> **RAW DATA**:
++++++

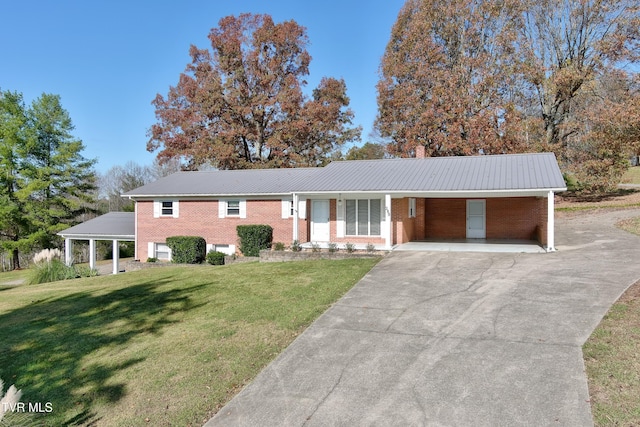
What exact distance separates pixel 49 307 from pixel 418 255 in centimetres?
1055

++++++

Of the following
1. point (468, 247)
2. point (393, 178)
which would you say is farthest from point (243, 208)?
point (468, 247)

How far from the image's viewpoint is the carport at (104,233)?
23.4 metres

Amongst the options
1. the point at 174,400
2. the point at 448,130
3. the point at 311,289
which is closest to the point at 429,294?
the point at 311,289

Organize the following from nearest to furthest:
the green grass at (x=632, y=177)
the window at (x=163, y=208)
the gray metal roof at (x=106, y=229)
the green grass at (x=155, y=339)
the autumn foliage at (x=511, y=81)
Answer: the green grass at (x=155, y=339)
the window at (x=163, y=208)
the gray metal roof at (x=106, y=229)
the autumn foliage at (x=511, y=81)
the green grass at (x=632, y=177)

++++++

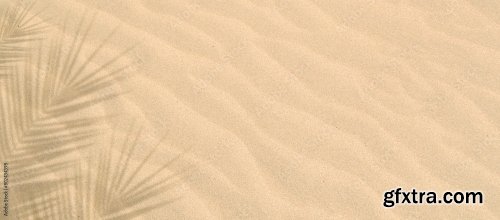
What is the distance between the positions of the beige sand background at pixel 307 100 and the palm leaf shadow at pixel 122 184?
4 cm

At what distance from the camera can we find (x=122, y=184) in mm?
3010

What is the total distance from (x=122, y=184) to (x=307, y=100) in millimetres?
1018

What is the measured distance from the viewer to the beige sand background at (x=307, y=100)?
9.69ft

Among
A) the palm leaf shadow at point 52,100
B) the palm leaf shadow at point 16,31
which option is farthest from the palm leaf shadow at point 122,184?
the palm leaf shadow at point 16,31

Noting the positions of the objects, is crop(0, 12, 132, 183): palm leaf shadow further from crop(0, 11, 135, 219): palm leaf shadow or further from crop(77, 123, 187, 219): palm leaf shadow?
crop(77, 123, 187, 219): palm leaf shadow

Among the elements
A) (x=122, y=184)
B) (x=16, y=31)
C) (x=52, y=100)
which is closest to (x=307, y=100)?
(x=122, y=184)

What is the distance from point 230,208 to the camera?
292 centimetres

++++++

Copy the rows from the line with "What is the distance from" through the line with "292 centimetres", changing "camera" to "viewer" and leaving everything else as it stands.

> **FULL RESPONSE**:
What is the distance from point 230,208 to the viewer?
292 centimetres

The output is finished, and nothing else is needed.